I recently read an article on Heisenberg developers. In a nutshell, the author is arguing that the act of measuring progress has the effect of slowing progress.

Does this principle have an official name (or even a buzzword) in project management circles?

Is this an area of project management research? Is there any evidence that it is true, and in what circumstances?

  • I believe the author would argue that this principle applies when tasks require creativity and exploratory activities; perhaps it does not apply when tasks are neither (see also Task-oriented and relationship-oriented leadership.
    – John Wu
    Commented Sep 22, 2016 at 18:05
  • To be clear, the post you're referring to is a rant, and not a particularly cogent one. From a PM perspective, the process failure was in treating estimates as delivery guarantees and refusing to inspect-and-adapt the process rather than individual work increments. There was nothing inherently wrong in the tool or the (implied) choice of Scrum as a framework.
    – Todd A. Jacobs
    Commented Sep 22, 2016 at 18:08
  • I agree it is a rant, and I don't disagree with your comment. My question is-- on what basis do you make your comment? Is there a principle, body of knowledge, or area of research that strives to examine and prove/disprove your position?
    – John Wu
    Commented Sep 22, 2016 at 18:15

2 Answers 2


This is kind of a trick question. I agree with @CodeGnome that PM controls is a non zero task. It requires the project to stop or slow down turning wrenches in order to participate in the control process. As such, tempo slows so overall time should increase.

However, "slow progress" implies an unfavorable variance from plan when in fact reporting activities for those controls should be part of the plan such that your planning values include that effort. Therefore, assuming a perfectly working process, your progress does not "slow" because it was built in the plan.

This also has a pay now or pay later kind of dynamic. Measuring progress might be a non zero activity; however, good controls mean early visibility on variances, which means early mitigation / course correction, which means better time results.

Now to get more real, there are thousands of random variables at play on a complex project. I would challenge anyone to credibly point at "controls" as a primary or leading driver to an unfavorable time variance. A lot of our results are simply random.

  • +1. David, I agree with you: there's a distinction between capacity and throughput, and controls can certainly improve the overall process. I especially like "pay now or pay later." However, I'd certainly argue that excessive or incorrect controls can hamper project delivery.
    – Todd A. Jacobs
    Commented Sep 23, 2016 at 2:58

Excessive Inspection: A Form of Micromanagement

[Is it true that] the act of measuring progress has the effect of slowing progress[?]

This is true prima facie.

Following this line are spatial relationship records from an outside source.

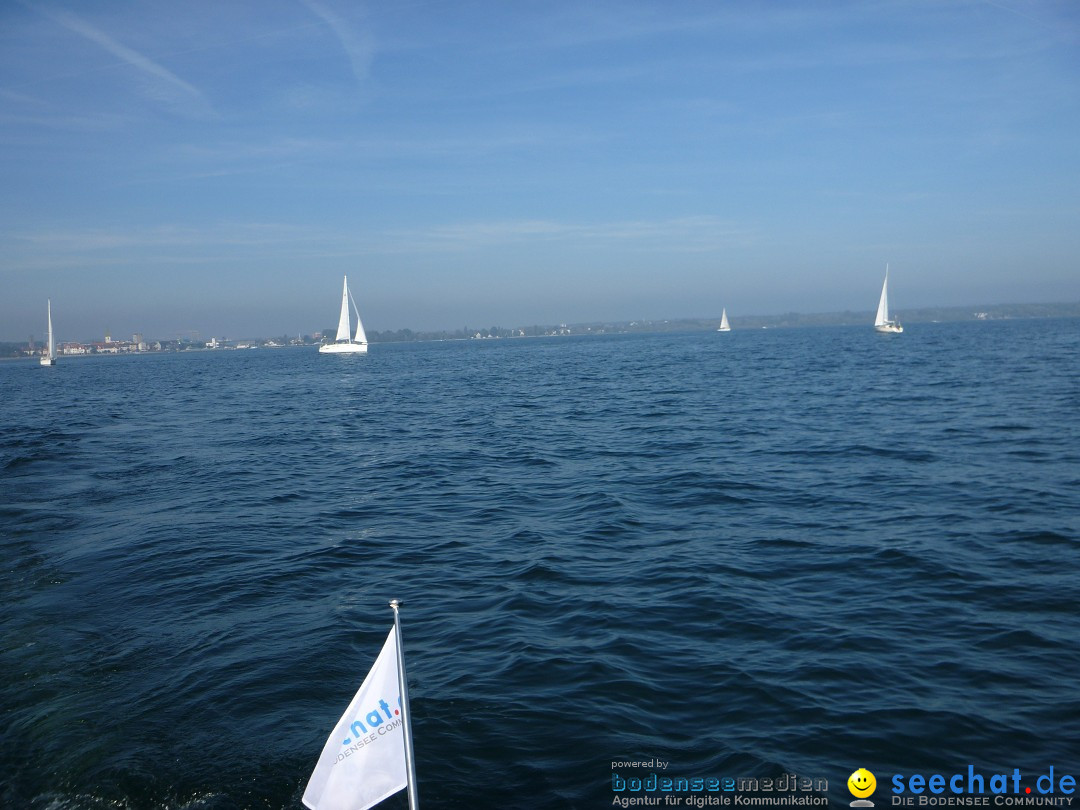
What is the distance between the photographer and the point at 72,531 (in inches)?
702

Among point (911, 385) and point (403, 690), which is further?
point (911, 385)

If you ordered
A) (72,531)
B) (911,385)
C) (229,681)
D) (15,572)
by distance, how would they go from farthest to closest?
(911,385) → (72,531) → (15,572) → (229,681)

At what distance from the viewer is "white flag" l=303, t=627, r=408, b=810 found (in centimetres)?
579

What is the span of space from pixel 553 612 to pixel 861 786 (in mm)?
5561

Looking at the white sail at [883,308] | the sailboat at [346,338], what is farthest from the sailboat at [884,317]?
the sailboat at [346,338]

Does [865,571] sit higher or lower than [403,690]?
lower

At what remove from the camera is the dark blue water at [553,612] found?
7992 millimetres

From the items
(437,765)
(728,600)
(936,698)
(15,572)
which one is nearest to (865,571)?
(728,600)

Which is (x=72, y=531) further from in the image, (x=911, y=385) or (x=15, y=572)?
(x=911, y=385)

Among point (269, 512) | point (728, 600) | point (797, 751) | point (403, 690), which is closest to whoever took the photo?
point (403, 690)

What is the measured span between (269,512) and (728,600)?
41.3ft

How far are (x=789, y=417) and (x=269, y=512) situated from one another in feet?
76.7

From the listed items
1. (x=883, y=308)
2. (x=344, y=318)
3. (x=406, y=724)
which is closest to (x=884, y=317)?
(x=883, y=308)

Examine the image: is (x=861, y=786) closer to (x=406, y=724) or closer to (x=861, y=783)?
(x=861, y=783)
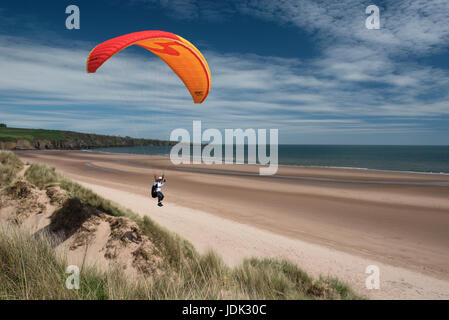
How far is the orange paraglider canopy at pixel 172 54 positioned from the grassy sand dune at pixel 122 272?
3791 mm

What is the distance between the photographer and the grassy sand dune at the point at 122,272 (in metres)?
3.38

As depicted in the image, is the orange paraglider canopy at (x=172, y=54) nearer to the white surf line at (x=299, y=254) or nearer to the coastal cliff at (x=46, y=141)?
the white surf line at (x=299, y=254)

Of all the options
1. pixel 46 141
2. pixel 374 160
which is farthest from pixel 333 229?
pixel 46 141

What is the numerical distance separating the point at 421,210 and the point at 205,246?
15473mm

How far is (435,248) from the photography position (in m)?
9.45

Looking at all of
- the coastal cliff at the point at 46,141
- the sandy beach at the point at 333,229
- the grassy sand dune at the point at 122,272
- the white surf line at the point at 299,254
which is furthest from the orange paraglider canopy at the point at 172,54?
the coastal cliff at the point at 46,141

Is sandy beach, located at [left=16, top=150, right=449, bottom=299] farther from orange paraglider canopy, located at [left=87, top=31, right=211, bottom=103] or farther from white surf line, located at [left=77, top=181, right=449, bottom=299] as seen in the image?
orange paraglider canopy, located at [left=87, top=31, right=211, bottom=103]

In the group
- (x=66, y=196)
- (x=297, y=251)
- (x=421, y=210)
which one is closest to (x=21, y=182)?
(x=66, y=196)

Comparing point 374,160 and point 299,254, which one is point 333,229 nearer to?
point 299,254

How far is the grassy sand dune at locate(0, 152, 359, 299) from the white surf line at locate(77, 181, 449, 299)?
1.46 m

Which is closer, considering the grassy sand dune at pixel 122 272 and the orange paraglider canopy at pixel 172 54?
the grassy sand dune at pixel 122 272

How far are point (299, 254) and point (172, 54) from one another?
8.17 meters

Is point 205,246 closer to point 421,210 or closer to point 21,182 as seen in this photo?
point 21,182
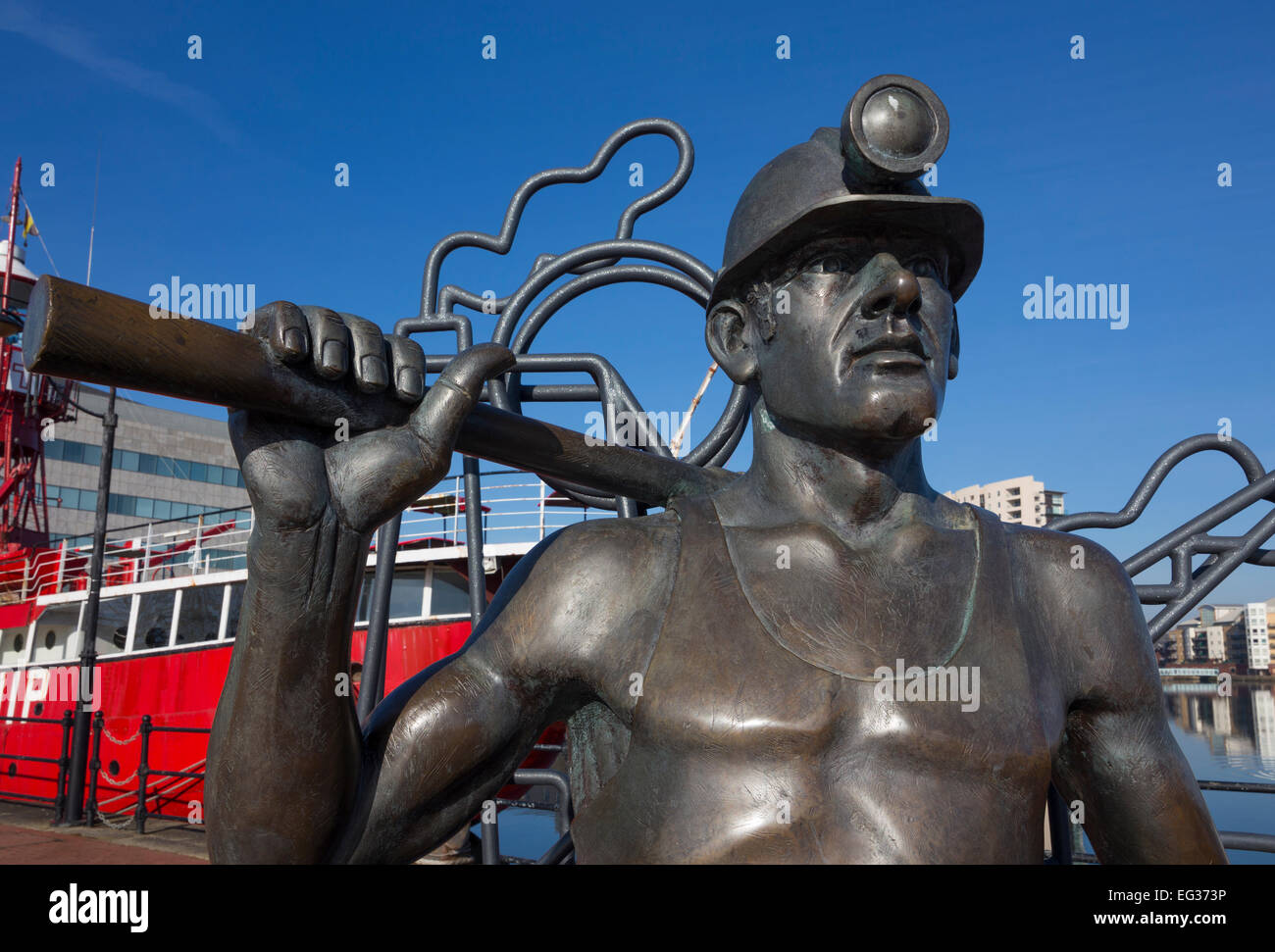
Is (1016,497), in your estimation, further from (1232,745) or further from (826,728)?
(1232,745)

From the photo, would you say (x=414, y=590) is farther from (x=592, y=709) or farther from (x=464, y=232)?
(x=592, y=709)

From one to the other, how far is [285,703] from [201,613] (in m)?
13.8

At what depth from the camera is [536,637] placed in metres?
1.91

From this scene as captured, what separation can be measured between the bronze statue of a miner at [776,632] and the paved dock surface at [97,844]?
23.2 ft

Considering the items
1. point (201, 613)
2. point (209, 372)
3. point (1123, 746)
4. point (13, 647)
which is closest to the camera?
point (209, 372)

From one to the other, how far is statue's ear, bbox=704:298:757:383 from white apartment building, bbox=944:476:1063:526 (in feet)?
10.8

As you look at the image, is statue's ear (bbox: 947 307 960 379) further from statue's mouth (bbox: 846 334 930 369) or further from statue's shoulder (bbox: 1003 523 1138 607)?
statue's shoulder (bbox: 1003 523 1138 607)

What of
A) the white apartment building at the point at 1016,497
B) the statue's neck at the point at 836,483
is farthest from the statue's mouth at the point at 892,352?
the white apartment building at the point at 1016,497

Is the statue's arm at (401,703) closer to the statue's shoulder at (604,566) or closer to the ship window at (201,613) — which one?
the statue's shoulder at (604,566)

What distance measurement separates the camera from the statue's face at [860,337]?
1.83m

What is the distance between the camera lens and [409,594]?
504 inches

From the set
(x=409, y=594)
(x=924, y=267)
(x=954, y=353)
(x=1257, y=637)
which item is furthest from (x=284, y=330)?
(x=1257, y=637)

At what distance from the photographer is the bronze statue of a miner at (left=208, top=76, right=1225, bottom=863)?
5.29 feet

Any process, or process control, consumes non-zero time, so the notion that gathering or analyzing metrics to inspect-and-adapt your project takes measurable time shouldn't really be a surprise. The time consumed will vary widely based on the specific controls applied and (again unsurprisingly) by how automated the controls are.

A healthy level of inspection and adaptation are desirable, but if your inspection or feedback process is too frequent or too finely grained then you certainly run the risk of diverting team capacity to reporting instead of towards effective product delivery.

Broadly speaking, excessive inspection is considered a form of micromanagement, and there is a presumption that it has deleterious effects. If you're looking for academic citations about the quantitative effects of micromanagement, I won't be able to help you scan the available literature. However, the qualitative impact of this type of management is widely discussed in agile literature, and is often contrasted with self-organizing principles and results-based management.

  • I do not think this is true prima facie. It is true that asking an individual for a status update will slow them down as an individual, but it is not necessarily true that getting status updates from all individuals in a team will slow the team's overall progress, since the metrics could be used to improve coordination, predict dependencies, and "grease the skids" so to speak. Otherwise why would we have PMs? Thank you for your answer.
    – John Wu
    Commented Sep 22, 2016 at 18:09
  • @JohnWu You're positing that you can consume non-zero time from members of a team without subtracting from the team's total capacity. That's demonstrably false, and one of the many reasons that the 100% utilization fallacy is so detrimental to modern project management. You're also conflating speed of delivery in the small with sustainable delivery. Look for related answers on PMSE about task switching, process overhead, and calculating team capacity to see why this is true, but why it's often worth the trade-offs.
    – Todd A. Jacobs
    Commented Sep 22, 2016 at 18:20
  • I respectfully suggest you have it backwards. Because the 100% utilization fallacy is true, you can in fact consume non-zero time from individuals without subtracting from the team's total capacity. That is the whole point of the fallacy-- you can get greater output with lower utilization, under certain circumstances.
    – John Wu
    Commented Sep 22, 2016 at 18:26
  • @JohnWu You are conflating capacity with throughput. This is a common misunderstanding. Comments are not for extended discussion, so if you have further questions about this distinction, please open another question.